Rewrite the material from the line with "Studying the photo" up to and including the line with "which item is", replacing "ceiling fan blade" with "ceiling fan paddle" and leaving everything else unchanged.

Data for this exercise:
START

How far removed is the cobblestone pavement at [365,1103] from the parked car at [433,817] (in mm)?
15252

END
START

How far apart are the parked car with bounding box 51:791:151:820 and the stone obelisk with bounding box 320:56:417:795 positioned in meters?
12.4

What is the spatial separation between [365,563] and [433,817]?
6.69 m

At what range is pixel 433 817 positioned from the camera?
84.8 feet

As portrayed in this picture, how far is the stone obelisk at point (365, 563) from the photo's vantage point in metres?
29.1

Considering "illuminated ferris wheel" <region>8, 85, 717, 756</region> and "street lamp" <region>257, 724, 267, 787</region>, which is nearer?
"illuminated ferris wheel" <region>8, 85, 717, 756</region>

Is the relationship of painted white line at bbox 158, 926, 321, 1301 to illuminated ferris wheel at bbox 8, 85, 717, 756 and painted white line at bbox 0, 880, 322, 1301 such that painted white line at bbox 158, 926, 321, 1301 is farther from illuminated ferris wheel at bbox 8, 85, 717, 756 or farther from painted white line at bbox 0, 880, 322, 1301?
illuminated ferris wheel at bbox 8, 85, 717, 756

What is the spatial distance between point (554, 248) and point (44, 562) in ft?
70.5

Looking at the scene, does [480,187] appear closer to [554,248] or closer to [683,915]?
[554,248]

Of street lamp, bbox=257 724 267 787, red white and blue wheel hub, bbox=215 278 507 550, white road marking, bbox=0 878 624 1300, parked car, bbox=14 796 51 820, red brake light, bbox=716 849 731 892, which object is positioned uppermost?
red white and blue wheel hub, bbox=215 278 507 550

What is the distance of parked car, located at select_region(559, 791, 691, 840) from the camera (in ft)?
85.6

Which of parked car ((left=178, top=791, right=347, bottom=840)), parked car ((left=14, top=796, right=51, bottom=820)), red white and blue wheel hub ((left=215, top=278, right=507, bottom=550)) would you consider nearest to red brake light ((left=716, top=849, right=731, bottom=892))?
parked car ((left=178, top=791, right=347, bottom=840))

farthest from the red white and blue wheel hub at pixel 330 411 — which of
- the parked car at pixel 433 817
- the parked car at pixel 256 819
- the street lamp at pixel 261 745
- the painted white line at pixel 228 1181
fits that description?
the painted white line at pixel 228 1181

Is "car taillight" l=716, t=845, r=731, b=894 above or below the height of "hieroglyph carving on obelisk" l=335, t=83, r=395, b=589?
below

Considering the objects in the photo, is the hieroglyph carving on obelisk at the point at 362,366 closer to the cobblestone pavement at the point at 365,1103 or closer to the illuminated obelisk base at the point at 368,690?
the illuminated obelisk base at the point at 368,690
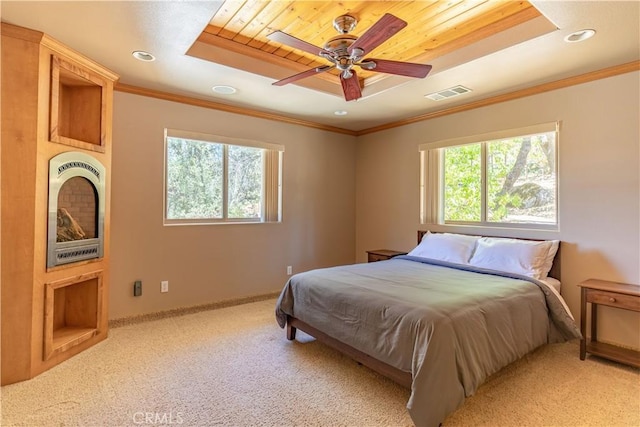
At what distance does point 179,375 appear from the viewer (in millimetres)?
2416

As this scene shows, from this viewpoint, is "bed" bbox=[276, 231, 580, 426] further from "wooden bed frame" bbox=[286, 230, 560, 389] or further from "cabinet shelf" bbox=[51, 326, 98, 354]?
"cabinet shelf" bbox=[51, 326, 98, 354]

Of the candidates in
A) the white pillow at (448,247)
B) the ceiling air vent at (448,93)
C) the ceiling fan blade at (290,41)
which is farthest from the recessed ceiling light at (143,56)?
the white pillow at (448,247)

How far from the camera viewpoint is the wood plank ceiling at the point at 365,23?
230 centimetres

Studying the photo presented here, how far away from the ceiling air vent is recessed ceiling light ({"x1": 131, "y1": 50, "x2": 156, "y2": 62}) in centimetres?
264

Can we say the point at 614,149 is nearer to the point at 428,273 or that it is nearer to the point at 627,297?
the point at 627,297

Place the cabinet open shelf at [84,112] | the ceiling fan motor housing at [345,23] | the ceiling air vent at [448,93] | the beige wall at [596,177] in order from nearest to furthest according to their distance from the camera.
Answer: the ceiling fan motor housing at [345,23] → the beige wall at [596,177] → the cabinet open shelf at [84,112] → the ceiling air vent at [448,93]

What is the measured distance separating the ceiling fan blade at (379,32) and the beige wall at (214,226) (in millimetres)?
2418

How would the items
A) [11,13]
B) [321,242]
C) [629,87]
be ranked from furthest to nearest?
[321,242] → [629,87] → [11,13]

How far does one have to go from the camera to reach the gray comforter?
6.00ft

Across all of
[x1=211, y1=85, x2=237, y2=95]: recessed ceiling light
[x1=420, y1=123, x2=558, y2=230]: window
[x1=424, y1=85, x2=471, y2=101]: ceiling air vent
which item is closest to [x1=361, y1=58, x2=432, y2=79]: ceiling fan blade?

END

Task response:
Studying the photo presented here, how far away from the ceiling air vent is recessed ceiling light ({"x1": 131, "y1": 50, "x2": 156, "y2": 62}) in centimetres?
264

Can we say the point at 614,149 is nearer to the point at 428,273 or that it is nearer to the point at 627,297?
the point at 627,297

Place the cabinet open shelf at [84,112] | the ceiling fan motor housing at [345,23] | the ceiling air vent at [448,93] | the beige wall at [596,177] in order from nearest to furthest according to their distance from the camera.
Answer: the ceiling fan motor housing at [345,23] → the beige wall at [596,177] → the cabinet open shelf at [84,112] → the ceiling air vent at [448,93]

What is the measured distance separating the ceiling fan paddle at (379,32) and the beige wall at (214,226) (in millimetres)?
2418

How would the items
A) [11,13]
B) [321,242]
C) [629,87]
be ranked from furthest to nearest?
[321,242] → [629,87] → [11,13]

How far does one have to go from the camera to reach the gray comforter?
6.00ft

Across all of
[x1=211, y1=85, x2=237, y2=95]: recessed ceiling light
[x1=420, y1=123, x2=558, y2=230]: window
[x1=424, y1=85, x2=471, y2=101]: ceiling air vent
which item is closest to [x1=361, y1=58, x2=432, y2=79]: ceiling fan paddle?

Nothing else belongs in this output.